My dad was a salty old Korean War vet that was the toughest, hardest working, most decent, honest man I have ever known. Dad was unselfish and placed his family above him and his needs/wants every time. Dad was the best role model and life lessons were taught not so much with words but more so by the way he lived. Dad passed November 30, 2020 from Dementia and Parkinson's and it was a rough last year for him. Miss him every day.
Every normal man must be tempted, at times, to spit on his hands, hoist the black flag, and begin slitting throats.
Every day I perform some task, or use some thought process that he taught me.

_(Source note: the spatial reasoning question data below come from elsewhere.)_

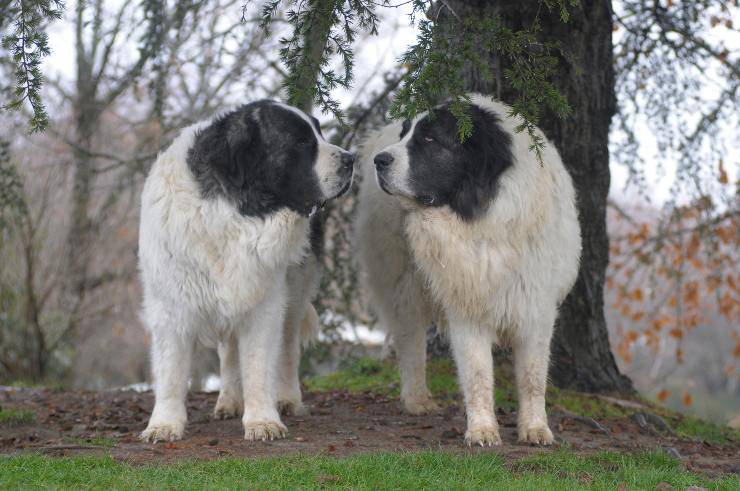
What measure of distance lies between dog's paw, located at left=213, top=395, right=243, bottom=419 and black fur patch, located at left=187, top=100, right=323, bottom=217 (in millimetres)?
1756

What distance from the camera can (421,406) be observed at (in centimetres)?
602

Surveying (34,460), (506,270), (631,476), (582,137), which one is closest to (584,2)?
(582,137)

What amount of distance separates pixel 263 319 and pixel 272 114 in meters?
1.27

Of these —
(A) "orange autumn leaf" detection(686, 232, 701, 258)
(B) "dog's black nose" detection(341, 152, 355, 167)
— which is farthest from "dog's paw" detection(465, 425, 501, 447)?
(A) "orange autumn leaf" detection(686, 232, 701, 258)

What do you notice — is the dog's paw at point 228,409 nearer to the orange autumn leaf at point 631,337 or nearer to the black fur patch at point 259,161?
the black fur patch at point 259,161

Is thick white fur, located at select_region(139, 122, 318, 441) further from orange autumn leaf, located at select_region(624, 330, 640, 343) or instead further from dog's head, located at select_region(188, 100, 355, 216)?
orange autumn leaf, located at select_region(624, 330, 640, 343)

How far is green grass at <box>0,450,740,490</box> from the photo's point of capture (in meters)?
3.64

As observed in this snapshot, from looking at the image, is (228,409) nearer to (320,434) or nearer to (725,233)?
(320,434)

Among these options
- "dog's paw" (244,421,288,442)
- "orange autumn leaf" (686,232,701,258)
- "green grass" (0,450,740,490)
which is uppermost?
"orange autumn leaf" (686,232,701,258)

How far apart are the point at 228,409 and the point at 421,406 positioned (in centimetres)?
145

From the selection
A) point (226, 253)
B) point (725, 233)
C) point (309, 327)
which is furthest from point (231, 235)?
point (725, 233)

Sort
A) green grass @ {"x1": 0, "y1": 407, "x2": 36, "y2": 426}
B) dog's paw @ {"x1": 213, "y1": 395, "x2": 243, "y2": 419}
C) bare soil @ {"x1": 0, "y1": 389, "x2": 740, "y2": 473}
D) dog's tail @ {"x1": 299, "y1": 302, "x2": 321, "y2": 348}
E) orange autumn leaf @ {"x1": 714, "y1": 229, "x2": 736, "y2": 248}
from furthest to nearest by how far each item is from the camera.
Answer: orange autumn leaf @ {"x1": 714, "y1": 229, "x2": 736, "y2": 248}, dog's tail @ {"x1": 299, "y1": 302, "x2": 321, "y2": 348}, dog's paw @ {"x1": 213, "y1": 395, "x2": 243, "y2": 419}, green grass @ {"x1": 0, "y1": 407, "x2": 36, "y2": 426}, bare soil @ {"x1": 0, "y1": 389, "x2": 740, "y2": 473}

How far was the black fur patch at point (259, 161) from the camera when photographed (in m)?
4.72

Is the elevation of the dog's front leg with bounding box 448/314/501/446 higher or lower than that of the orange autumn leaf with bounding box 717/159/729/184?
lower
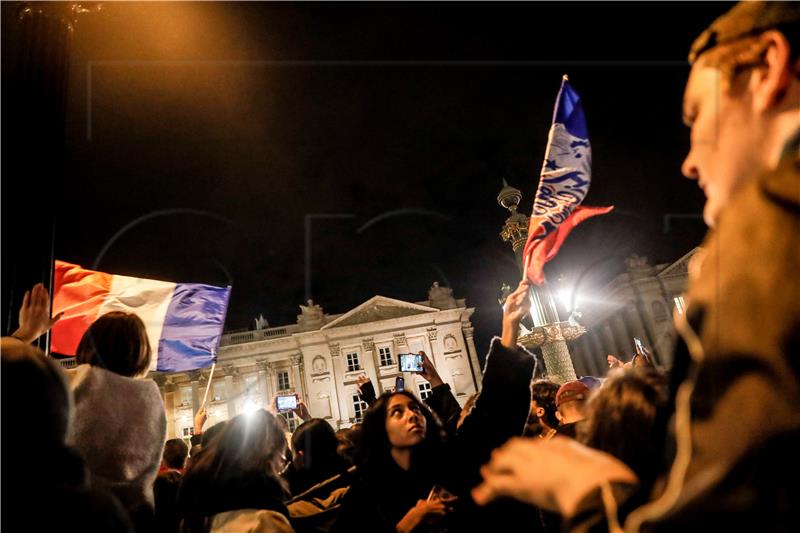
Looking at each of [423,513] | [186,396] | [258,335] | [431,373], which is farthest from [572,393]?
[186,396]

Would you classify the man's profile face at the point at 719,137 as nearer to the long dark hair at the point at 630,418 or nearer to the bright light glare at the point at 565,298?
the long dark hair at the point at 630,418

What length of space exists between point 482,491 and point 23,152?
3957 millimetres

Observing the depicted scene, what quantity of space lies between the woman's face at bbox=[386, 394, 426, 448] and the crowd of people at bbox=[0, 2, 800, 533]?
0.01 meters

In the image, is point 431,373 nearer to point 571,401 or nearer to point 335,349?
point 571,401

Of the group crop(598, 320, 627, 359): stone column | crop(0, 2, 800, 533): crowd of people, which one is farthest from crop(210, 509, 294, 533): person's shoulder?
crop(598, 320, 627, 359): stone column

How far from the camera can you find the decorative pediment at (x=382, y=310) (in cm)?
4741

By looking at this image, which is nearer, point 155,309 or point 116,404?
point 116,404

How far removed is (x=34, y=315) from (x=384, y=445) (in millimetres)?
2380

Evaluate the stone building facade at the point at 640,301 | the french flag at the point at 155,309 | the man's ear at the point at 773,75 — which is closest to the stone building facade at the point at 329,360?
the stone building facade at the point at 640,301

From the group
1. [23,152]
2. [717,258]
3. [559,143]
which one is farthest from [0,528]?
[559,143]

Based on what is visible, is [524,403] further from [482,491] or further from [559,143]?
[559,143]

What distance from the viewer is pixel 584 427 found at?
2131 mm

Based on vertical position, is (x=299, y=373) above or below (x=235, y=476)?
above

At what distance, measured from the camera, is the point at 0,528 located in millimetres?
1403
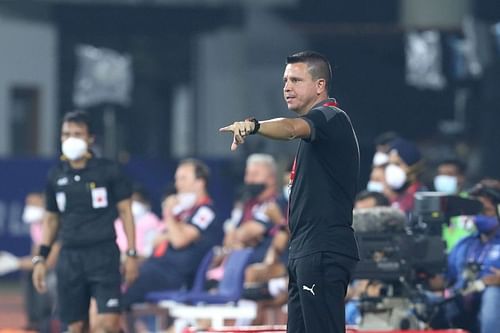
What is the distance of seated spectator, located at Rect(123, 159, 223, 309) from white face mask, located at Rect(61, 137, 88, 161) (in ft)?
8.62

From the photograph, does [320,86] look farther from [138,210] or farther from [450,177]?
[138,210]

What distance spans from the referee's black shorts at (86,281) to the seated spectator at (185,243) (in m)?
2.35

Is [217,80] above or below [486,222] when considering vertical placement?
above

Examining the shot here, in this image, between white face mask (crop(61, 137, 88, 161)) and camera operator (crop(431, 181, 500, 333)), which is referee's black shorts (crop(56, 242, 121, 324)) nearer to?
white face mask (crop(61, 137, 88, 161))

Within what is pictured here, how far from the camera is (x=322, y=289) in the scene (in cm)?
827

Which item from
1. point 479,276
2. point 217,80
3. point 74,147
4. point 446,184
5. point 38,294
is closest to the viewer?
point 479,276

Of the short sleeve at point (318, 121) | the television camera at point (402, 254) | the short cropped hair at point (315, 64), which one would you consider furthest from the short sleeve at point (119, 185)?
the short sleeve at point (318, 121)

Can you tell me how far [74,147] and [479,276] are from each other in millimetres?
3022

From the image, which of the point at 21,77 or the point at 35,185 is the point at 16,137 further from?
the point at 35,185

We had our differences, even broke apart and I didn't speak with him for 13 years but we reconciled and those last nine years were great.
I'll see him again.
"Not in an open forum, where truth has less value than opinions, where all opinions are equally welcome regardless of their origins, rationale, inanity, or truth, where opinions are neither of equal value nor decisive." Ken Howell
Lost my Dad June 4th of this year at 425 AM. I was holding his hand as he took his last breath. I will be honest and say I am not handling it great. I miss him immensely every single day. When I moved home, I bought his house and he lived with us. I am forever grateful for the time my boys got to spend with him. I have been sorting through his stuff which seems to make my feelings come out more. The only "good" feelings I have are cataloging his guns and the couple hundred miles I've put on his Goldwing Trike listening to Johnny Cash and Elvis.
To know my Dad who literally grew up dirt poor had built such a legacy, acquired such wealth (financial, material, and more importantly in friendship) as a blue collar man has made me reevaluate my life a lot.
"Life is not a journey to the grave with the intention of arriving safely in a well preserved body, but rather to skid in broadside, used up, worn out, bottle of Jim Beam in one hand and a .45 in the other, loudly proclaiming WOW-- What a Ride!"